Она улыбается мне свойственной ей нарочито высокомерной улыбкой.
— Ты же меня знаешь, лапонька. Я рождена, чтобы быть королевой. Теперь у меня есть корона.
Алан фыркает, потом хохочет.
— Не обращай внимания на эту деревенщину, дорогая, — презрительно бросает Келли.
Я смеюсь. Это хороший смех. Настоящий. Вот только длится он немного дольше, чем следовало бы, и я с ужасом чувствую, как глаза опять наполняются слезами.
— А, черт, — бормочу я, вытирая лицо. — Извините. — Я поднимаю на них глаза и слабо улыбаюсь. — Просто я очень рада всех вас видеть, ребятки. Больше, чем могу выразить.
Алан, этот человек-гора, движется ко мне и без всякого предупреждения обнимает меня огромными, как баобаб, руками. Я сначала сопротивляюсь, потом тоже обнимаю его, прижимаюсь головой к его груди.
— Да мы знаем, Смоуки, — говорит он. — Мы знаем.
Он отпускает меня. Тут вперед выходит Келли и отталкивает его.
— Хватит сюсюкать, — командует она и обращается ко мне: — Пойдем, я угощу тебя ленчем. — Она хватает свою сумочку и тащит меня к двери. — Вернусь через час, — бросает мужчинам через плечо и выталкивает меня в коридор.
Как только дверь закрывается за моей спиной, слезы у меня начинают течь ручьями.
Келли искоса смотрит на меня:
— Знала, что ты не захочешь распускать сопли при Дамьене, лапонька.
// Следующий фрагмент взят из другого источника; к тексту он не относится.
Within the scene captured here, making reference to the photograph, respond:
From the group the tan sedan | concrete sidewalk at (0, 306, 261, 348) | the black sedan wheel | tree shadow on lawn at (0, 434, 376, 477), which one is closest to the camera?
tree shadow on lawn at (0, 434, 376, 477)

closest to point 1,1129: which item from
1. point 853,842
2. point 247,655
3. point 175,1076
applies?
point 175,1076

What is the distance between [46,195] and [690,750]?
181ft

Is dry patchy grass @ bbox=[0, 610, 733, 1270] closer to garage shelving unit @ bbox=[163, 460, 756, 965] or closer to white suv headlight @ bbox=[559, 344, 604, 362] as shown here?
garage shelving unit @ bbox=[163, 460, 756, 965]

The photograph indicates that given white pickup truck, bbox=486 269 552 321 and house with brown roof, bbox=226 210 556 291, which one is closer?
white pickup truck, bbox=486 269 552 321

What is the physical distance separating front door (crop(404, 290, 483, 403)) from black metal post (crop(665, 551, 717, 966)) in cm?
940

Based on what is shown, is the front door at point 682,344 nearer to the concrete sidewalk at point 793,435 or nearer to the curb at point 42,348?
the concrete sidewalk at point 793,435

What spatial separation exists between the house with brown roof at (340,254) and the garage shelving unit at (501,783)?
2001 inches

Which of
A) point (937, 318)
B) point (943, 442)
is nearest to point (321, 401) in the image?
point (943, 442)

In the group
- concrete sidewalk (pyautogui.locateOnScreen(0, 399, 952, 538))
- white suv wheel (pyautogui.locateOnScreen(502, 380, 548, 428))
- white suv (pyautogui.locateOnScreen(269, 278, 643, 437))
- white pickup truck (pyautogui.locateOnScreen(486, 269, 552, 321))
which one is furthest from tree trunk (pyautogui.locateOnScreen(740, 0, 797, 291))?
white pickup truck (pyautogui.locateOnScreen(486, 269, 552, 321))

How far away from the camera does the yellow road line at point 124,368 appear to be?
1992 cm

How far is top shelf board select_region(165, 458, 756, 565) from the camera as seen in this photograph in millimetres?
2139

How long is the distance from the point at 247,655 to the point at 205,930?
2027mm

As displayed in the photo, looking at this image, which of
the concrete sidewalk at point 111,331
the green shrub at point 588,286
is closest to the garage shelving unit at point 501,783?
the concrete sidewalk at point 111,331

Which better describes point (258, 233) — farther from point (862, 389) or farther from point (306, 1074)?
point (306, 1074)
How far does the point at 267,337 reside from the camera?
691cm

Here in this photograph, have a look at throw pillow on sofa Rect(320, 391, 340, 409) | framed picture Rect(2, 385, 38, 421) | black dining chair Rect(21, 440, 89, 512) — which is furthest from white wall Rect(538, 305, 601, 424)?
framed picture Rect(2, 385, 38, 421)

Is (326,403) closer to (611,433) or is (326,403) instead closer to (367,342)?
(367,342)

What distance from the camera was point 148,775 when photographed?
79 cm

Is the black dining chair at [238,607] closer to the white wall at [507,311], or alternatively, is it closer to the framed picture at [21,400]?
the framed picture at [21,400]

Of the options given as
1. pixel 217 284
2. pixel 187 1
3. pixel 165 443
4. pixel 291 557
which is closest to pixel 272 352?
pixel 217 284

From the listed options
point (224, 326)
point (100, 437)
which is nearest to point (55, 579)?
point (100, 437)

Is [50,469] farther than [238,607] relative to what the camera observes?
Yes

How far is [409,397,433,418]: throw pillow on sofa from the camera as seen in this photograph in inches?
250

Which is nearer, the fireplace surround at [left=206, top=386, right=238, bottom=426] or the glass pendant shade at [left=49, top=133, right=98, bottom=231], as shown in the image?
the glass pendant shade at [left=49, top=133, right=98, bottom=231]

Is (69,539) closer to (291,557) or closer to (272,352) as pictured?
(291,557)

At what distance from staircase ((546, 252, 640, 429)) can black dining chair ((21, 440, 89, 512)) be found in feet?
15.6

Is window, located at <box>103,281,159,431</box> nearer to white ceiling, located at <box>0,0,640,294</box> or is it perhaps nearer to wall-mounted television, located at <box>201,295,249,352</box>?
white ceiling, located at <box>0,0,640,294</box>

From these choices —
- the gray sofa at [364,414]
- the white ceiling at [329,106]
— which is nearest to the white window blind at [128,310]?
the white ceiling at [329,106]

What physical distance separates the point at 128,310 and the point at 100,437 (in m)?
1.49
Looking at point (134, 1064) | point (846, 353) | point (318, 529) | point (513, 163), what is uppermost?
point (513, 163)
Я смеюсь сквозь слезы, молча киваю, беру из ее руки салфетку и позволяю себе воспользоваться ее силой, чтобы поддержать себя в минуту слабости.
7
Мы сидим в закусочной «Сабвей», и я завороженно наблюдаю, как Келли уминает бутерброд с мясом примерно в фут длиной. Я всегда удивляюсь, как это у нее получается. Она может съесть за один присест больше, чем футболист, и тем не менее никогда не прибавляет ни фунта. Я вспоминаю ее пятимильные пробежки по утрам, каждое утро, семь дней в неделю. Она смачно облизывает пальцы и чмокает губами с таким энтузиазмом, что сидящие за соседним столиком две пожилые леди смотрят на нее неодобрительно. Келли удовлетворенно вздыхает и, откинувшись на спинку стула, принимается потягивать через соломинку «Морнинг дью». Мне приходит в голову, что в этом вся Келли. Она не смотрит, как жизнь проходит мимо, она поглощает ее. Она заглатывает ее не жуя, и ей всегда требуется добавка. Я улыбаюсь своим мыслям, и она хмурится и грозит мне пальцем.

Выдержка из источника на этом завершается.